I had seen this coming, and dreaded it. “Yes,” I said. “I will. But I have questions. Last time I was in Lohikarma, I asked you if you had any legal status in his medical care. You never answered. Is there anything I should know?”
Seth hesitated.
“If he were referred by his employer, his doctor, I would receive a file,” I insisted. “I don’t like to feel I am going in blind.”
He took a breath and let it out heavily. “Okay. After Venkat got home from his time in India,” he began, “all seemed to be going fine, as far as I could tell.”
“You had set him up, his routines, his teaching.”
“Exactly.” Seth had a mannerism sometimes, small, jerking motions of his neck, as though the weight of his jacket on his shoulders was too much. “Venkat was distant, but otherwise normal. Uh, except …” He digressed. “Except sometimes, when we were on campus, or once when I took him shopping, he would think he saw one of them.”
“One of them?”
“Sita or Sundar. He would become lively. All of a sudden. A startling kind of change. He would stop and stare, at the campus, or the mall, looking very happy.” Seth showed me, half standing, agape. “And then, phoosh, he would deflate again, his cheeks sinking, his shoulders going down. Once he explained it to me, so then I understood the other times. He was thinking he saw one of them.”
“Not uncommon.”
“Oh?” The eyebrows went up. “You hav
e heard this from other family members, research subjects?”

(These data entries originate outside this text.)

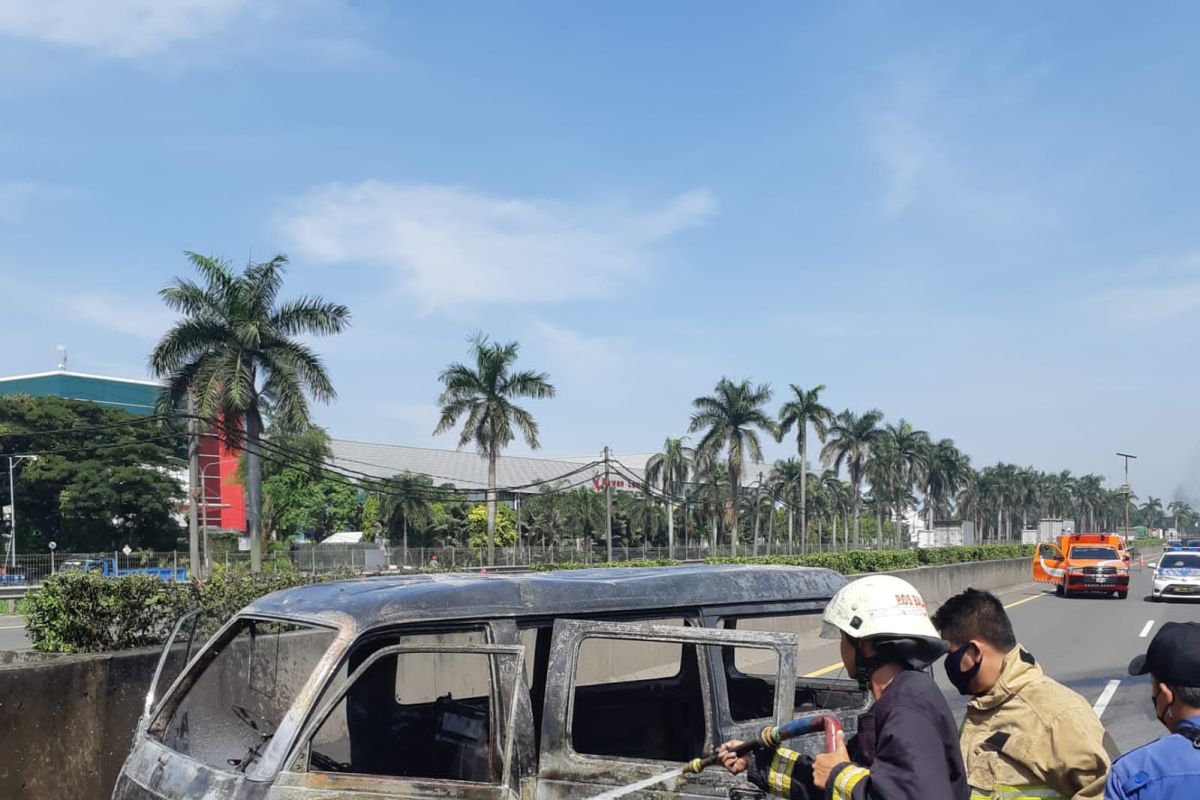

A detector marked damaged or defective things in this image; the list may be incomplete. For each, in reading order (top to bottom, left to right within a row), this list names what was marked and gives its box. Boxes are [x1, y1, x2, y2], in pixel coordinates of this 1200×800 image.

burned car door [274, 640, 536, 800]
burned van [115, 564, 864, 800]
burned car door [536, 620, 796, 800]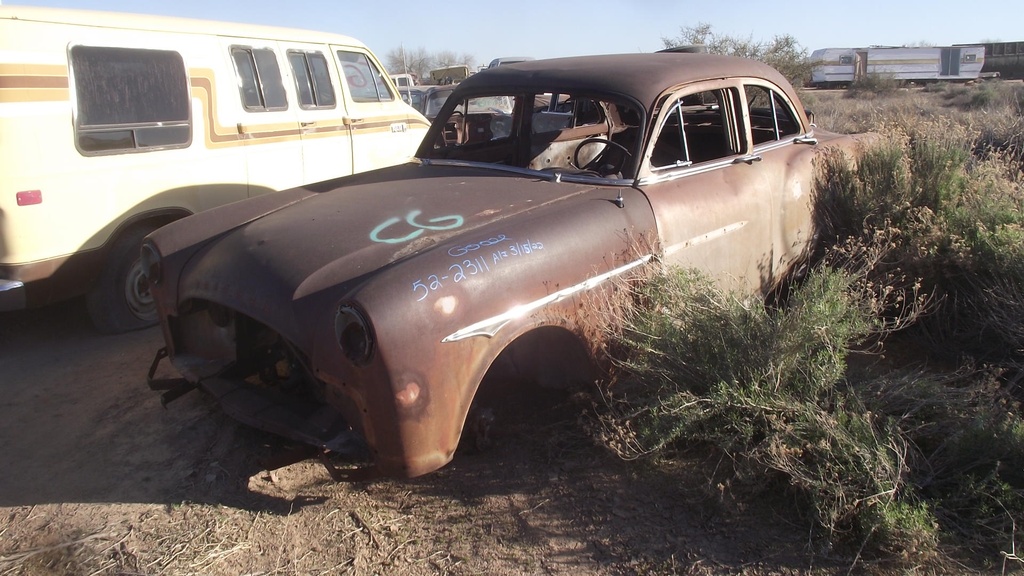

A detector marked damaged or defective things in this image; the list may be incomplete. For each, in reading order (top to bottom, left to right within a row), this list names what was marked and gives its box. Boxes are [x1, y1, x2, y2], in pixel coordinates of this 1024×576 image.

rusted hood [176, 162, 608, 340]
rusted vintage car [140, 53, 868, 476]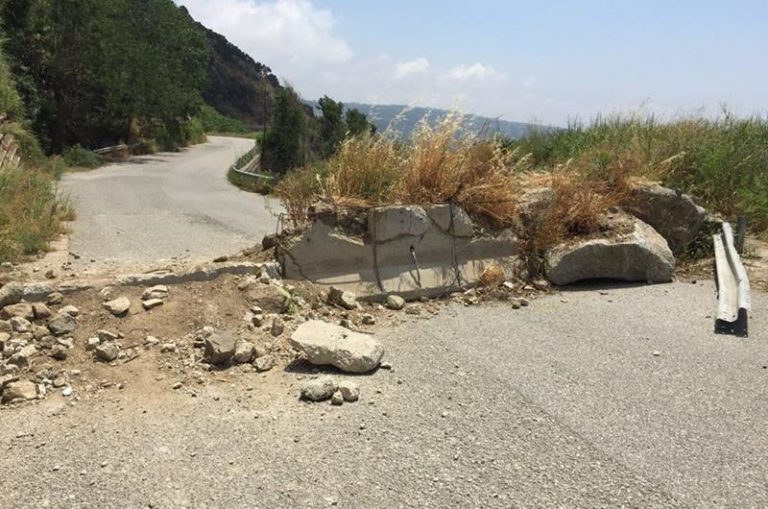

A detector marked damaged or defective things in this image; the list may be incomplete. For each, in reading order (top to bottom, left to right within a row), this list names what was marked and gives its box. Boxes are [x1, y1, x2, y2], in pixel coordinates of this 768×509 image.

damaged guardrail [712, 223, 752, 338]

“Well, yes,” I said. “And also clients, in my therapeutic practice. Although they know, intellectually, that their loved one is dead, they will go on for years thinking they spot them, here and there.”
“But he, he got Sundar’s body. With Sita, I could have understood more. No closure, and all.”
“I’ve seen it in cases where the death was unambiguous, not even sudden.” Seth seemed to accept this. “But he appeared to be adjusting?”
“I suppose. I was worried. Every once in awhile, I would wake up in the night and be so worried, and I would go and see him.”
“Worried? Had he said something to worry you?”
“No. Well, I don’t think so. One thing he said, but I don’t really remember if this was before or after …”
“Before or after …?”
“I’m getting to it. He told me he could still remember the sound of Sundar’s voice, but he couldn’t think of what Sundar would have said.” Seth looked at me, questioning, I think, whether I understood. “I knew exactly what he meant. It was because he lost Sita too. When our daughters were small, I would come home from work and my wife would tell me the things they said. I would make her repeat them; I could never remember exactly how they went. Even when I was there, with the children, she would repeat to me what they had just said. You’re not trained to notice those things, as a man, or to remember them. So I knew what Venkat meant.”
“And so you would go to see him, in the night?”
“The door was never locked. He was always awake, often sitting on the family room sofa. Most often, we would pray. And then I would make him go to bed, and I would sleep on his sofa, go home in the morning.” Seth swallowed. “On this night—I guess it was late October? There was a bit of snow already. I woke up, like I said. Cold chills. I had been feeling fine, but now, it was like a fever. A fever of dread. I rushed into his house but he wasn’t on the sofa, not in the bedroom, bathrooms. I ran through the house, calling his name, but I didn’t hear anything. I thought, He went somewhere? In the middle of the night? He didn’t come home from the office? I had this fear. I knew I had to keep looking. I opened the front door, but there were no footprints in the snow. Suddenly, it hit me. I rushed to the garage. He was sitting in the car.”